As the fella said, “He that outlives this day and comes safe home will stand a tip-toe when this day is nam’d, and rouse him at the name of Cloudant!” Or something like that.
And the winners are:
Cloudant pulls down a $12M round
Hot database-as-a-service startup Cloudant has raised $12 million in its second round of funding, the company announced today. The Boston-based startup was founded in Cambridge, Mass., in 2008 by three MIT physicists. The team struggled to move and analyze multi-petabyte data sets. So they ended up creating what would become Cloudant. Cloudant offers a highly scalable database-as-a-service that makes it possible to store, access, and analyze your operational data in the cloud. In the layers of the cloud, Cloudant becomes a “data layer” that can be run on top of most infrastructure-as-a-service providers, including Amazon Web Services, Rackspace, SoftLayer, Microsoft Azure, and Joyent. Read the full story on VentureBeat.
GraphLab gets $6.75M
GraphLab, an open source, distributed graph computation framework, has announced a $6.75 million funding round led by Madrona Venture Group and NEA. Seattle-based GraphLab, Inc. is building a commercial product the open-source project, applying advanced machine learning to massive graph datasets. “Data has the ability to make our lives better, whether applied to public health, economics, or suggesting the perfect song. But as the complexity of data sets grows, the need for entirely new ways of thinking about them has grown as well,” said Carlos Guestrin, GraphLab CEO, in a statement on the news.
TransferWise secures $6M
London-based TransferWise has just earned the distinction of sealing the first European deal by Peter Thiel’s Valar Ventures. The startup specializes in peer-to-peer international money transfers, undercutting traditional banks with its crowdsourced currency exchange. A previous investment round in 2012 brought in $1.3 million from IA Ventures, Index Ventures, and a group of angels.

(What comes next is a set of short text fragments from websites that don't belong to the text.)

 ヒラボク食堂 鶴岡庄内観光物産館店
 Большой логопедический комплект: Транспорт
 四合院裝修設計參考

SugarSync sweetens its deal with another $3M
Dropbox competitor SugarSync just closed an additional $3 million in funding, according to an SEC filing. A spokesperson for the company just confirmed the debt raise and said it would be used to bolster the product development team. The funding was brought in through an existing investor — likely Draper Fisher Jurvetson’s Andreas Stavropoulous, whose name appears on the Form D. The company has not raised funding since February 2012, when it pulled in $15 million to grow and define itself in the crowded cloud storage market. Read the full story on VentureBeat.
WegoWise gets $3M
WegoWise, a company that uses utility data to help owners and managers track their utility use and encourage energy efficiency investments, has taken $3 million in add-on funding from existing investor Boston Community Capital. Right now, a company rep tells us, the startup is focusing on apartment/condo complexes as well as commercial real estate. The startup’s platform tracks and compares utility use across large portfolios of buildings to find energy-wasting elements. “Think of it as Mint.com, but for utility data instead of finances,” the rep said.

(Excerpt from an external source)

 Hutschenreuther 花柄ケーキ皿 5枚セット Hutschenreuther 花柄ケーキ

Pangea Payments takes $1M in oversubscribed seed round
Money-transfer startup Pangea Payments wants to “help underbanked people around the globe.” To that end, the Chicago-based startup has taken an initial million-dollar funding round from OCA Ventures, Origin Ventures, i2A Fund, and FireStarter Fund. Angel investors also participating in this round include former Navteq CEO Larry Kaplan, Cloverhill Bakery exec Bill Gee, and Potbelly Sandwich Works founder Bryant Keil. Pangea’s multiplatform service (including mobile, web, and retail options) lets users send money to anyone, anywhere around the world, at any time.